On May 2 the U.S. Government, through the Bureau of Labor Statistics, released the Non-Farm Payroll numbers for April. They were terrific, the best one-month results since 2012:
“Total nonfarm payroll employment rose by 288,000, and the unemployment rate fell by 0.4 percentage point to 6.3 percent in April, the U.S. Bureau of Labor Statistics reported today. Employment gains were widespread…”

So everything is great, right? America is working again!

Right. And here is a terrific deal on a bridge I have for sale in Brooklyn.

Unreal Reality

The problem is that government unemployment statistics – and a bunch of other statistical reports, especially inflation and GDP numbers – may be technically correct (although there is lots of doubt about that) but they are so far removed from our common reality they bear no relation to normal life.

We don’t want to say this is deliberate. But government statistics become government propaganda pretty quickly, and the divergences from reality all tend in the same direction, toward a rosy but unrealistic assessment of the world.

The Non-Farm Payroll, for example, counts you as employed if you worked one hour in the month for money. Any work, any amount of money. If you had two part-time jobs, there are considered to be two of you, and both of you are employed.

And of course all of the numbers are massaged in order to remove “seasonal distortions.”

Not Unemployed; Just Jobless

But if you aren’t working, that doesn’t mean you are unemployed. It may mean (using a very generous definition) that you are simply “not in the labor force,” and therefore one of the approximately 37% of Americans – about 117 million people – who are not working, but who don’t get counted in the unemployment statistics.

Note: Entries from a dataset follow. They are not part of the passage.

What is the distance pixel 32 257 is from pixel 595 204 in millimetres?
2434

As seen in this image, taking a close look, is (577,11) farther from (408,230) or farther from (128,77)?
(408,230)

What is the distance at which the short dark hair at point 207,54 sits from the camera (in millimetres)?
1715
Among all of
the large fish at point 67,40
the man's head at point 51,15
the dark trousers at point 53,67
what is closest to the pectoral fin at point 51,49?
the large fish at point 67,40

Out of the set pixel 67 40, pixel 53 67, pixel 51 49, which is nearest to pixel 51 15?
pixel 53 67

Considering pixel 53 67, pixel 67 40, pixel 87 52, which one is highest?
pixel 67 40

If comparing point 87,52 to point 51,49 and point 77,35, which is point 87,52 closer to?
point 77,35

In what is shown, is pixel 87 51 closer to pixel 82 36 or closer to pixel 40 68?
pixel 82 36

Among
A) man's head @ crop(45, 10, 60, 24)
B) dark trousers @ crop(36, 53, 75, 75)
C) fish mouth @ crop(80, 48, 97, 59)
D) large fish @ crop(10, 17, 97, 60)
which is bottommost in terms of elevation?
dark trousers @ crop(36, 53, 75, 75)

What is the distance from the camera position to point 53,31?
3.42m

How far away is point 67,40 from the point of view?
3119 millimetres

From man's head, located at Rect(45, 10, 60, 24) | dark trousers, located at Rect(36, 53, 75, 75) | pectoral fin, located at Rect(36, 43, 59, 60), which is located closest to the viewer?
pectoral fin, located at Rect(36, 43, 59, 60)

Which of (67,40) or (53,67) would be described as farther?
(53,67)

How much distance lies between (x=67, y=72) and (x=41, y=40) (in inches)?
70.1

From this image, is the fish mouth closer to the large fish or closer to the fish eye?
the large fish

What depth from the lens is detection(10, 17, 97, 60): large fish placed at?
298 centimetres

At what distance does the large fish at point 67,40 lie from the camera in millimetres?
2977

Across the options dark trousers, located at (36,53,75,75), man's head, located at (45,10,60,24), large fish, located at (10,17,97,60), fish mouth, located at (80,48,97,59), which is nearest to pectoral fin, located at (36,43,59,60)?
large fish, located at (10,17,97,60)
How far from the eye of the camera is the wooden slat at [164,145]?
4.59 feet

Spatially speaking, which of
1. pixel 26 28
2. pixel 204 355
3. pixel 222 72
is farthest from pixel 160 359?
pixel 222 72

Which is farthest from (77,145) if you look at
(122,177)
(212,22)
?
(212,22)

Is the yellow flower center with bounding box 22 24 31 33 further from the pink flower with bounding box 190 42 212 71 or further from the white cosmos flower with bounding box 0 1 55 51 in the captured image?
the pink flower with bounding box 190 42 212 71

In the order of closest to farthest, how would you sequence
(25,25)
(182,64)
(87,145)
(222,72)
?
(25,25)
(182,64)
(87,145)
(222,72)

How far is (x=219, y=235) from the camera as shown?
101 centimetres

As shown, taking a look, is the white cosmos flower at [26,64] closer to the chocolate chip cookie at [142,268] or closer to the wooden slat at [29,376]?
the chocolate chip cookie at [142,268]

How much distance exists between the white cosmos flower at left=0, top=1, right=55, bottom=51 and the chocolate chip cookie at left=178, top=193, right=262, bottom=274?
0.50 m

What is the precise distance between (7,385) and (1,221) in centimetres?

When some of those people are added back in, the real rate – what the BLS calls the U6 rate – is 12.3%. According to Mish Shedlock, who tracks employment data obsessively at Mish’s Global Economic Trend Analysis, the real rate, properly counted, would be higher still.

The BLS calculates employment numbers based on two very large surveys, one of employers called the establishment survey and one of individuals called the householdsurvey.
The discrepancies between them are often vast. For April, the establishment survey produced the rosy headline numbers.

The household survey told a different story: number of people employed down – not up – by 73,000, and number of people who left the labor force up by 800,000.
In fact more people leave the labor force than find jobs every month.

Inflation Stats Are Worse

If your experience trying to get a job doesn’t match the official employment numbers, your experience with government inflation statistics will be Bizarro World.
The official rate of inflation – brought to you by the same optimists at the Bureau of Labor Statistics — is 1.5% for the 12-month period from March 2013 to March 2014, the lowest rate since 2011. (The current numbers will be released May 15).

You may have seen some tut-tutting in the financial press about the Fed worrying that inflation is too low (!) because the target rate should be 2% and when inflation is too low bad Things happen to the economy.

This is the stuff that makes the roses grow. The inflation rate, by any real-world yardstick, is not 1.5%. And deflation, or at least lower prices, may make Bad Things happen to some people, but not to ordinary citizens who actually have to buy stuff.

Crazy Calculus

Start with the way inflation is calculated. The prices of a number of goods and services are tracked over time, and changes in price are recorded. Then the changes are used to produce an overall inflation rate, the Consumer Price Index.

Sounds simple. It is simple. But inflation calculated that way would not produce the numbers governments like to see. So every Administration for two generations has introduced changes in the calculation, and all of the changes have moved in the same direction: to make ‘official’ inflation lower.

Shadowstats.com, a popular blog that tracks government economic reports, calculates that using the methodology employed in 1990, current inflation is about 5%. Using the 1980 methodology, the inflation rate is over 9%.

How The Numbers Are Rigged

Let me count the ways. The calculation considers ‘substitution effects.’ If beefsteak goes up in price, people are assumed to substitute hamburger. And as if by magic, the fact that beef has gone up in price means inflation has gone down.

There are ‘hedonic’ adjustments. Cars go up in price. But cars now have more bells and whistles. So even though the price is higher, the ‘value’ is increased. Voila! Inflation is down. (But if you buy a chocolate bar that has the same size package as last year but is 25% smaller, that is not deemed to be a price increase). There are adjustments in the goods and services being tracked: anything that goes up in price too quickly is said to ‘volatile’ and needs to be discounted. Food and gas are excluded from many of the calculations.

So when you exclude food, gas, anything that goes up in price too fast, anything that is more expensive but better in some way, and anything for which cheaper substitutes can found, inflation is too low and needs to be goosed a bit. Sure.

Who Benefits From This?

They do. You don’t. Lower prices make your life easier, make it easier to save for retirement, and make it easier to live on your pension when you do retire.
But a currency that is continuously losing value – down about 40% since 2000, using the rigged official numbers – is needed to pay off the staggering debt burden. 

And by a happy coincidence the institution rigging the numbers – the U.S. Government in all its many manifestations – is the biggest debtor the world has ever seen. Funny how that works out.